▶ WHAT YOU ARE ASKED TO DO
Each entry that follows should be written again verbatim.

▶ DATA SHOWN
________________

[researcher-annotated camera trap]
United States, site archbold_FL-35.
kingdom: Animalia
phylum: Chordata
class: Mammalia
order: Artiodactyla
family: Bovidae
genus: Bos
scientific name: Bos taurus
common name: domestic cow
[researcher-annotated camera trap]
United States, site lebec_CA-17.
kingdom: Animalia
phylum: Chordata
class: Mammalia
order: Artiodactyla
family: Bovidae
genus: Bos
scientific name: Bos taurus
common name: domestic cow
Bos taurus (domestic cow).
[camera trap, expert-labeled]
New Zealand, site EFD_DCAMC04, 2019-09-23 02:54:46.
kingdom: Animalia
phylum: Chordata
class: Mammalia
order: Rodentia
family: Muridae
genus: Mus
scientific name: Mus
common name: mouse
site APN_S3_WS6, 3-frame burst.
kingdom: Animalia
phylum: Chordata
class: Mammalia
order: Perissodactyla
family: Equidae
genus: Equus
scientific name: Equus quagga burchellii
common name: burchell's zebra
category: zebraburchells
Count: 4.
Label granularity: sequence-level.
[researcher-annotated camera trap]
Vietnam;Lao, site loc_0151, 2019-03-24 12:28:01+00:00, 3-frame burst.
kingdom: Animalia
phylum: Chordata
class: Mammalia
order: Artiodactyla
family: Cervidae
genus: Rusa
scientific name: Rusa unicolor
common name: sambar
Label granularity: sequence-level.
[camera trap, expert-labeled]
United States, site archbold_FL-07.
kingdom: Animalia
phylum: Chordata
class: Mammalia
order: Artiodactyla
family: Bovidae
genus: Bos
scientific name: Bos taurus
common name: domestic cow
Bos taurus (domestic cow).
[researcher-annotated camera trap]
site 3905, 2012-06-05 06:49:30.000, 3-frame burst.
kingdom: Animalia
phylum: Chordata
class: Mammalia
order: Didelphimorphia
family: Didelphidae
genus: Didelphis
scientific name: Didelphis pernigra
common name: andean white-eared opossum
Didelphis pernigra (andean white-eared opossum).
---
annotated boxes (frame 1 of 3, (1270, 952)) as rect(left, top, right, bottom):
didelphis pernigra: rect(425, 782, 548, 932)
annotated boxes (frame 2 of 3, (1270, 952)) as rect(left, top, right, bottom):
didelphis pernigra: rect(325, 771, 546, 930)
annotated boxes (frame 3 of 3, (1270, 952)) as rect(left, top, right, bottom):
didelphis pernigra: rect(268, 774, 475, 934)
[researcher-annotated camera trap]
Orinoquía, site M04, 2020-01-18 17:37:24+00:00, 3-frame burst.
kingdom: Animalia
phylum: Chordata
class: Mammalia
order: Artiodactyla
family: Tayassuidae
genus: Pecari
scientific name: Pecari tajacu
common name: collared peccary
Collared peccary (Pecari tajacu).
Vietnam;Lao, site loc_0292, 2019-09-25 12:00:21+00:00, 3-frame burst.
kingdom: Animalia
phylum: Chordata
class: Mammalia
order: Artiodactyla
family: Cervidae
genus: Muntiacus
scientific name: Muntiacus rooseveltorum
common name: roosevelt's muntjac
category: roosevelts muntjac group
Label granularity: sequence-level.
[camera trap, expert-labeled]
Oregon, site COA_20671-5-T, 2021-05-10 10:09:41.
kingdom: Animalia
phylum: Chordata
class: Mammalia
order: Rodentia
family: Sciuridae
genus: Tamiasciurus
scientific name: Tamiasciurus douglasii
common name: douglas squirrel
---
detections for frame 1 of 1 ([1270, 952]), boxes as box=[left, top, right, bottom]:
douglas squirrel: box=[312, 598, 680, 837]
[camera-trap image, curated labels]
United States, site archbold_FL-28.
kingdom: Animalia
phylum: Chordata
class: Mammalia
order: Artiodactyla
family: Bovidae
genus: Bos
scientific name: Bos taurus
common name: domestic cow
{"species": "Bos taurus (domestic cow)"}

________________

▶ ANSWER BOX
[researcher-annotated camera trap]
United States, site archbold_FL-35.
kingdom: Animalia
phylum: Chordata
class: Mammalia
order: Artiodactyla
family: Bovidae
genus: Bos
scientific name: Bos taurus
common name: domestic cow
[researcher-annotated camera trap]
United States, site lebec_CA-17.
kingdom: Animalia
phylum: Chordata
class: Mammalia
order: Artiodactyla
family: Bovidae
genus: Bos
scientific name: Bos taurus
common name: domestic cow
Bos taurus (domestic cow).
[camera trap, expert-labeled]
New Zealand, site EFD_DCAMC04, 2019-09-23 02:54:46.
kingdom: Animalia
phylum: Chordata
class: Mammalia
order: Rodentia
family: Muridae
genus: Mus
scientific name: Mus
common name: mouse
site APN_S3_WS6, 3-frame burst.
kingdom: Animalia
phylum: Chordata
class: Mammalia
order: Perissodactyla
family: Equidae
genus: Equus
scientific name: Equus quagga burchellii
common name: burchell's zebra
category: zebraburchells
Count: 4.
Label granularity: sequence-level.
[researcher-annotated camera trap]
Vietnam;Lao, site loc_0151, 2019-03-24 12:28:01+00:00, 3-frame burst.
kingdom: Animalia
phylum: Chordata
class: Mammalia
order: Artiodactyla
family: Cervidae
genus: Rusa
scientific name: Rusa unicolor
common name: sambar
Label granularity: sequence-level.
[camera trap, expert-labeled]
United States, site archbold_FL-07.
kingdom: Animalia
phylum: Chordata
class: Mammalia
order: Artiodactyla
family: Bovidae
genus: Bos
scientific name: Bos taurus
common name: domestic cow
Bos taurus (domestic cow).
[researcher-annotated camera trap]
site 3905, 2012-06-05 06:49:30.000, 3-frame burst.
kingdom: Animalia
phylum: Chordata
class: Mammalia
order: Didelphimorphia
family: Didelphidae
genus: Didelphis
scientific name: Didelphis pernigra
common name: andean white-eared opossum
Didelphis pernigra (andean white-eared opossum).
---
annotated boxes (frame 1 of 3, (1270, 952)) as rect(left, top, right, bottom):
didelphis pernigra: rect(425, 782, 548, 932)
annotated boxes (frame 2 of 3, (1270, 952)) as rect(left, top, right, bottom):
didelphis pernigra: rect(325, 771, 546, 930)
annotated boxes (frame 3 of 3, (1270, 952)) as rect(left, top, right, bottom):
didelphis pernigra: rect(268, 774, 475, 934)
[researcher-annotated camera trap]
Orinoquía, site M04, 2020-01-18 17:37:24+00:00, 3-frame burst.
kingdom: Animalia
phylum: Chordata
class: Mammalia
order: Artiodactyla
family: Tayassuidae
genus: Pecari
scientific name: Pecari tajacu
common name: collared peccary
Collared peccary (Pecari tajacu).
Vietnam;Lao, site loc_0292, 2019-09-25 12:00:21+00:00, 3-frame burst.
kingdom: Animalia
phylum: Chordata
class: Mammalia
order: Artiodactyla
family: Cervidae
genus: Muntiacus
scientific name: Muntiacus rooseveltorum
common name: roosevelt's muntjac
category: roosevelts muntjac group
Label granularity: sequence-level.
[camera trap, expert-labeled]
Oregon, site COA_20671-5-T, 2021-05-10 10:09:41.
kingdom: Animalia
phylum: Chordata
class: Mammalia
order: Rodentia
family: Sciuridae
genus: Tamiasciurus
scientific name: Tamiasciurus douglasii
common name: douglas squirrel
---
detections for frame 1 of 1 ([1270, 952]), boxes as box=[left, top, right, bottom]:
douglas squirrel: box=[312, 598, 680, 837]
[camera-trap image, curated labels]
United States, site archbold_FL-28.
kingdom: Animalia
phylum: Chordata
class: Mammalia
order: Artiodactyla
family: Bovidae
genus: Bos
scientific name: Bos taurus
common name: domestic cow
{"species": "Bos taurus (domestic cow)"}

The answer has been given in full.